Description of the task: For each entry, output its words exactly and leave any picture behind.

START Exercise data

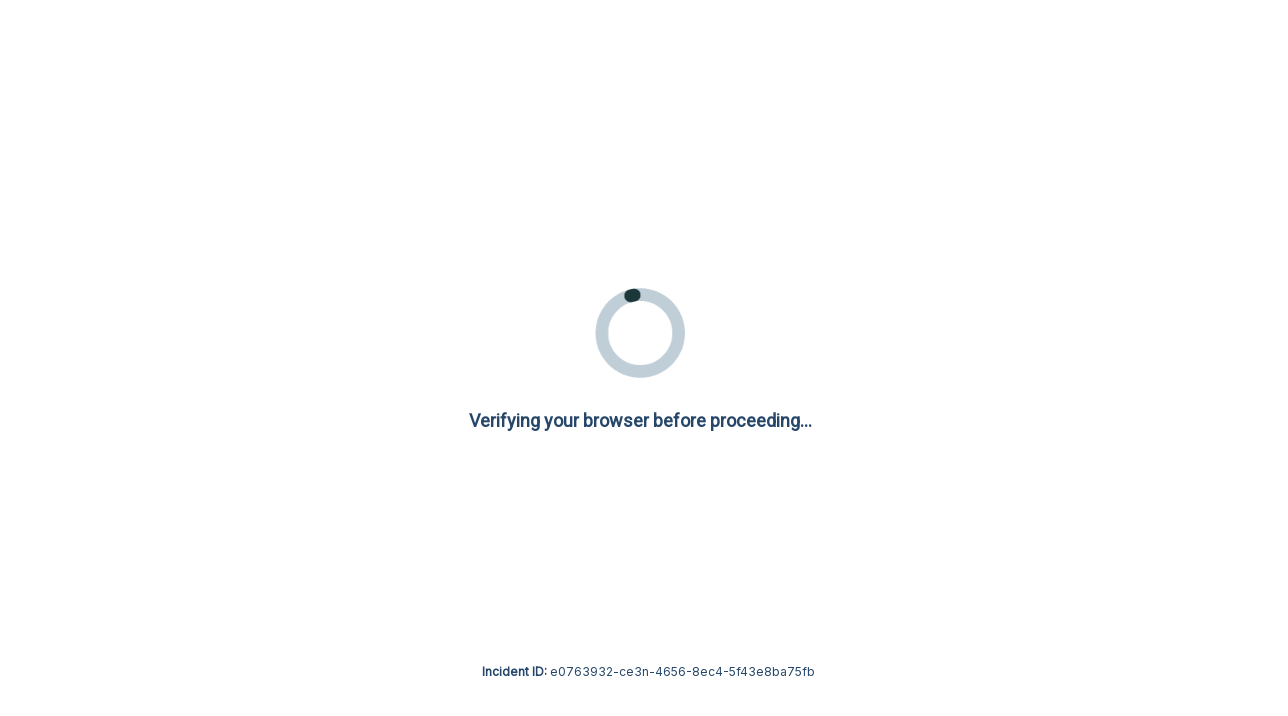

--- FILE ---
content_type: text/plain; charset=UTF-8
request_url: https://pts.se/c99a4269-161c-4242-a3f0-28d44fa6ce24?
body_size: 297
content:
{"ssresp":"12","jsrecvd":"true","__uzmaj":"f243ab55-d960-423c-8e74-0ca60b6ae88c","__uzmbj":"1769119271","__uzmcj":"252491085999","__uzmdj":"1769119271","__uzmlj":"tEaXsiaGQ5Il4jaoG95wlF16+NNTSGT1UKhA5QfB4TA=","__uzmfj":"7f9000f243ab55-d960-423c-8e74-0ca60b6ae88c1-17691192714310-0026f23a697d7aa3c9b10","uzmxj":"7f900058f221f8-a416-424b-9603-d754b1f7aa901-17691192714310-544843fa0f033ef810","dync":"uzmx","jsbd2":"3fa56b7d-ce3p-72e9-69df-1bd0200c23cc","cdif":"342861655159","crc":"n:33;r:5;c:1;i:20","mc":{"pu":"https://www.pts.se/18f5227b-e27b-445a-a53f-f845fbe69b40/assets/ce3p"},"mct":""}

--- FILE ---
content_type: text/plain; charset=UTF-8
request_url: https://pts.se/c99a4269-161c-4242-a3f0-28d44fa6ce24?
body_size: 79
content:
{"ssresp":"12","jsrecvd":"true","__uzmaj":"00b39717-3fcd-4723-bd8a-83ee7c557139","__uzmbj":"1769119271","__uzmcj":"547951037635","__uzmdj":"1769119271","jsbd2":"4b5c7535-ce3p-72e9-552d-50781181225f","cdif":"529192182545"}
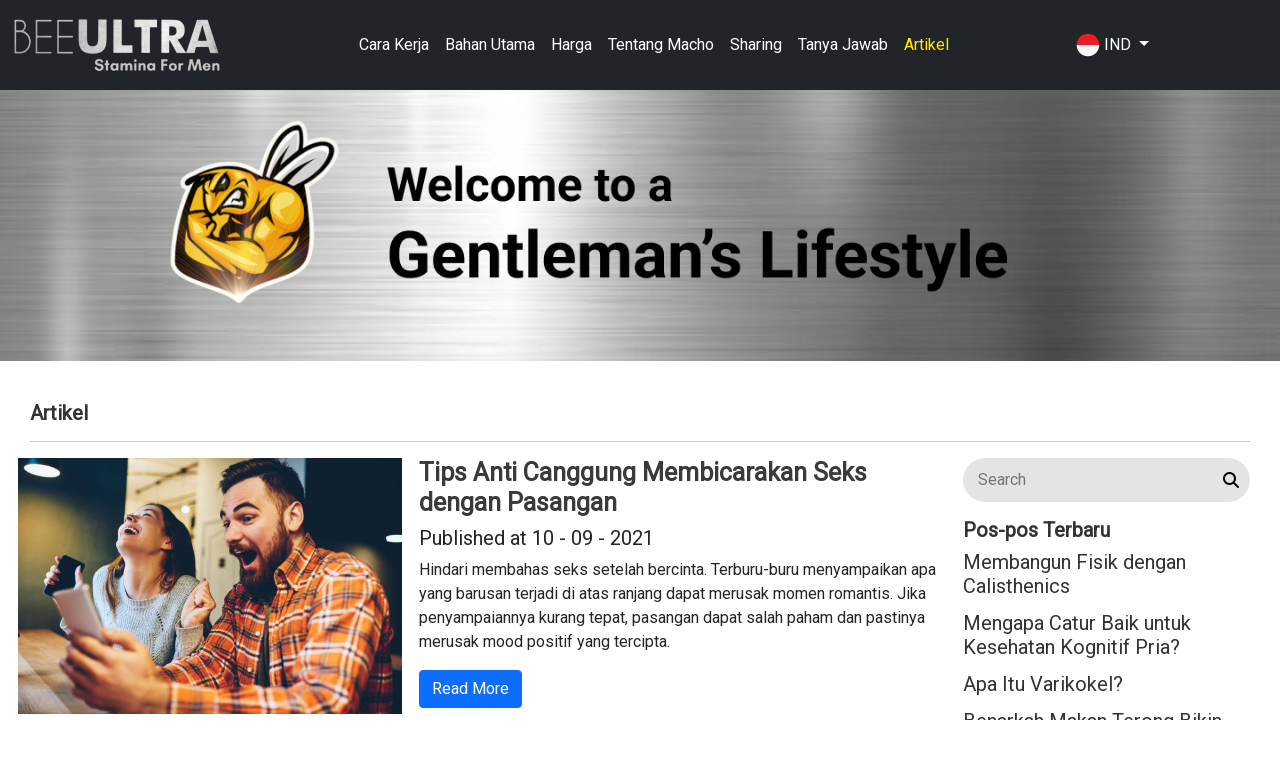

--- FILE ---
content_type: text/css
request_url: https://www.beeultra.com/themes/hdi-bee-ultra/assets/css/style.css
body_size: 1098
content:
body{
    font-family: 'Roboto';;
}
.addingtop {
    padding-top:120px;
}

.nav-link {
    color:white !important;
}

.active .nav-link {
    color:#FFE600 !important;
}

/*HOME*/
#homeatas {
  background: url('../images/bghome.png') no-repeat center;
  background-size: cover;
  padding-top: 200px;
  padding-bottom: 100px;
}
#home text {
  height: 200px;
  margin: 0;
  position: absolute;
  top: 50%;
  -ms-transform: translateY(-50%);
  transform: translateY(-50%);
    color: #979797;
}
#homerow {
  text-align:center;
}
#homerow h1 {
  margin-top:40px;
}
#homerow p{
  margin-bottom: 0 !important;
}
#homerow .row img {
  height: 171px !important;
}

/*CaraKerja*/
#carakerja {
    text-align: center;
}
#carakerja h1{
    color:#E7B800;
}

/*BahanUtama*/
#bahanutama {
    text-align: center;
}
#bahanutama h1{
    color:#E7B800;
}

/*Harga*/
#harga {
    text-align: center;
}
#harga h1{
    color:#E7B800;
}
.hargaimg{
    background-color: #FCD404;
    padding-bottom: 30px;
}
.hargabeeultra{
    width: 798px;
}
.bottle4{
    width: 434px;
}
.hargabp{
    width: 277px;
}
.btnclick{
    background-color: #7E7E7E;
    padding-left: 10px;
    padding-right: 10px;
    border: none;
}
.btnclick:hover {background-color: #EEDF5C}
.btnclick2{
    background-color: #7E7E7E;
    padding-left: 10px;
    padding-right: 10px;
    border: none;
}
.btnclick2:hover {background-color: #EEDF5C}

/*Tentang*/
#tentang h1{
    text-align: center;
    color:#E7B800;
}
#tentang .tntimg{
    width: 415px;
}

/*sharing*/
#sharing h1{
    text-align: center;
    color:#E7B800;
}
#sharing .image-card{
      position:absolute;
      top: 160px;
      left: 65px;
      z-index: 1;
}
@media (max-width: 480px) {
    #sharing .image-card{
          top: 200px;
          left: 65px;
    }
    #sharing .card-body{
        padding-left: 0px;
        padding-right: 0px;
    }
}
#sharing .carousel-indicators li{
      background-color:#493e3e;
      width: 10px;
      height: 10px;
      border-radius: 100%;
      position: relative;
      bottom: -50px;
}
#sharing .carousel-indicators li:active{
      background-color:#E7B800;
}
#sharing .card {
    border:none
}
/*.carousel-inner {
  padding: 1em;
}
.card {
  margin: 0 0.5em;
  border: none;
}
.carousel-control-prev,
.carousel-control-next {
  background-color: #e1e1e1;
  width: 6vh;
  height: 6vh;
  border-radius: 50%;
  top: 50%;
  transform: translateY(-50%);
}
@media (min-width: 768px) {
  .carousel-item {
    margin-right: 0;
    flex: 0 0 33.333333%;
    display: block;
  }
  .carousel-inner {
    display: flex;
  }
  #takeout{
      display: none;
  }
}
.card .img-wrapper {
    max-width: 100%;
    height: 13em;
    display: flex;
    justify-content: center;
    align-items: center;
}
.card img {
    max-height: 100%;
}
@media (max-width: 767px) {
  .card .img-wrapper {
    height: 17em;
  }
}
*/

/*tanyajawab*/
#tanyajawab h1{
    text-align: center;
    color:#E7B800;
}
.kliktanya {
    text-decoration: none;
    color: #000000 !important;
    font-weight: bolder;
}
hr .rounded {
  border-color: #C4C4C4 !important;
  border-top: 8px solid;
  border-radius: 5px;
}

/*artikel*/
#artikel h3 a {
    text-decoration: none;
    color: #333333;
    font-weight: 400;
    font-size: 20px;
}

#artikel h4 a {
    text-decoration: none;
    color: #3A3A3A;
    font-weight: 600;
    font-size: 25px;
}

#artikel h1 {
    color: #333333;
    font-weight: 600;
    font-size: 20px;
}
.baca {
    color: #333333;
    font-weight: 600;
    font-size: 15px;
    text-align: center;
}
.pagination li{
    padding-left: 20px;
}

/*footer*/
#footer {
    text-align: center;
    background-color:#555555;
}

#footer .col-4 img {
    height: 42px;
}
#footer .btn-secondary {
    background-color: #FFFFFF;
    color:black;
}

END Exercise data

Answer below:
--- FILE ---
content_type: text/plain; charset=UTF-8
request_url: https://pts.se/c99a4269-161c-4242-a3f0-28d44fa6ce24?
body_size: 297
content:
{"ssresp":"12","jsrecvd":"true","__uzmaj":"f243ab55-d960-423c-8e74-0ca60b6ae88c","__uzmbj":"1769119271","__uzmcj":"252491085999","__uzmdj":"1769119271","__uzmlj":"tEaXsiaGQ5Il4jaoG95wlF16+NNTSGT1UKhA5QfB4TA=","__uzmfj":"7f9000f243ab55-d960-423c-8e74-0ca60b6ae88c1-17691192714310-0026f23a697d7aa3c9b10","uzmxj":"7f900058f221f8-a416-424b-9603-d754b1f7aa901-17691192714310-544843fa0f033ef810","dync":"uzmx","jsbd2":"3fa56b7d-ce3p-72e9-69df-1bd0200c23cc","cdif":"342861655159","crc":"n:33;r:5;c:1;i:20","mc":{"pu":"https://www.pts.se/18f5227b-e27b-445a-a53f-f845fbe69b40/assets/ce3p"},"mct":""}

--- FILE ---
content_type: text/plain; charset=UTF-8
request_url: https://pts.se/c99a4269-161c-4242-a3f0-28d44fa6ce24?
body_size: 79
content:
{"ssresp":"12","jsrecvd":"true","__uzmaj":"00b39717-3fcd-4723-bd8a-83ee7c557139","__uzmbj":"1769119271","__uzmcj":"547951037635","__uzmdj":"1769119271","jsbd2":"4b5c7535-ce3p-72e9-552d-50781181225f","cdif":"529192182545"}

--- FILE ---
content_type: text/css
request_url: https://www.beeultra.com/themes/hdi-bee-ultra/assets/css/style.css
body_size: 1098
content:
body{
    font-family: 'Roboto';;
}
.addingtop {
    padding-top:120px;
}

.nav-link {
    color:white !important;
}

.active .nav-link {
    color:#FFE600 !important;
}

/*HOME*/
#homeatas {
  background: url('../images/bghome.png') no-repeat center;
  background-size: cover;
  padding-top: 200px;
  padding-bottom: 100px;
}
#home text {
  height: 200px;
  margin: 0;
  position: absolute;
  top: 50%;
  -ms-transform: translateY(-50%);
  transform: translateY(-50%);
    color: #979797;
}
#homerow {
  text-align:center;
}
#homerow h1 {
  margin-top:40px;
}
#homerow p{
  margin-bottom: 0 !important;
}
#homerow .row img {
  height: 171px !important;
}

/*CaraKerja*/
#carakerja {
    text-align: center;
}
#carakerja h1{
    color:#E7B800;
}

/*BahanUtama*/
#bahanutama {
    text-align: center;
}
#bahanutama h1{
    color:#E7B800;
}

/*Harga*/
#harga {
    text-align: center;
}
#harga h1{
    color:#E7B800;
}
.hargaimg{
    background-color: #FCD404;
    padding-bottom: 30px;
}
.hargabeeultra{
    width: 798px;
}
.bottle4{
    width: 434px;
}
.hargabp{
    width: 277px;
}
.btnclick{
    background-color: #7E7E7E;
    padding-left: 10px;
    padding-right: 10px;
    border: none;
}
.btnclick:hover {background-color: #EEDF5C}
.btnclick2{
    background-color: #7E7E7E;
    padding-left: 10px;
    padding-right: 10px;
    border: none;
}
.btnclick2:hover {background-color: #EEDF5C}

/*Tentang*/
#tentang h1{
    text-align: center;
    color:#E7B800;
}
#tentang .tntimg{
    width: 415px;
}

/*sharing*/
#sharing h1{
    text-align: center;
    color:#E7B800;
}
#sharing .image-card{
      position:absolute;
      top: 160px;
      left: 65px;
      z-index: 1;
}
@media (max-width: 480px) {
    #sharing .image-card{
          top: 200px;
          left: 65px;
    }
    #sharing .card-body{
        padding-left: 0px;
        padding-right: 0px;
    }
}
#sharing .carousel-indicators li{
      background-color:#493e3e;
      width: 10px;
      height: 10px;
      border-radius: 100%;
      position: relative;
      bottom: -50px;
}
#sharing .carousel-indicators li:active{
      background-color:#E7B800;
}
#sharing .card {
    border:none
}
/*.carousel-inner {
  padding: 1em;
}
.card {
  margin: 0 0.5em;
  border: none;
}
.carousel-control-prev,
.carousel-control-next {
  background-color: #e1e1e1;
  width: 6vh;
  height: 6vh;
  border-radius: 50%;
  top: 50%;
  transform: translateY(-50%);
}
@media (min-width: 768px) {
  .carousel-item {
    margin-right: 0;
    flex: 0 0 33.333333%;
    display: block;
  }
  .carousel-inner {
    display: flex;
  }
  #takeout{
      display: none;
  }
}
.card .img-wrapper {
    max-width: 100%;
    height: 13em;
    display: flex;
    justify-content: center;
    align-items: center;
}
.card img {
    max-height: 100%;
}
@media (max-width: 767px) {
  .card .img-wrapper {
    height: 17em;
  }
}
*/

/*tanyajawab*/
#tanyajawab h1{
    text-align: center;
    color:#E7B800;
}
.kliktanya {
    text-decoration: none;
    color: #000000 !important;
    font-weight: bolder;
}
hr .rounded {
  border-color: #C4C4C4 !important;
  border-top: 8px solid;
  border-radius: 5px;
}

/*artikel*/
#artikel h3 a {
    text-decoration: none;
    color: #333333;
    font-weight: 400;
    font-size: 20px;
}

#artikel h4 a {
    text-decoration: none;
    color: #3A3A3A;
    font-weight: 600;
    font-size: 25px;
}

#artikel h1 {
    color: #333333;
    font-weight: 600;
    font-size: 20px;
}
.baca {
    color: #333333;
    font-weight: 600;
    font-size: 15px;
    text-align: center;
}
.pagination li{
    padding-left: 20px;
}

/*footer*/
#footer {
    text-align: center;
    background-color:#555555;
}

#footer .col-4 img {
    height: 42px;
}
#footer .btn-secondary {
    background-color: #FFFFFF;
    color:black;
}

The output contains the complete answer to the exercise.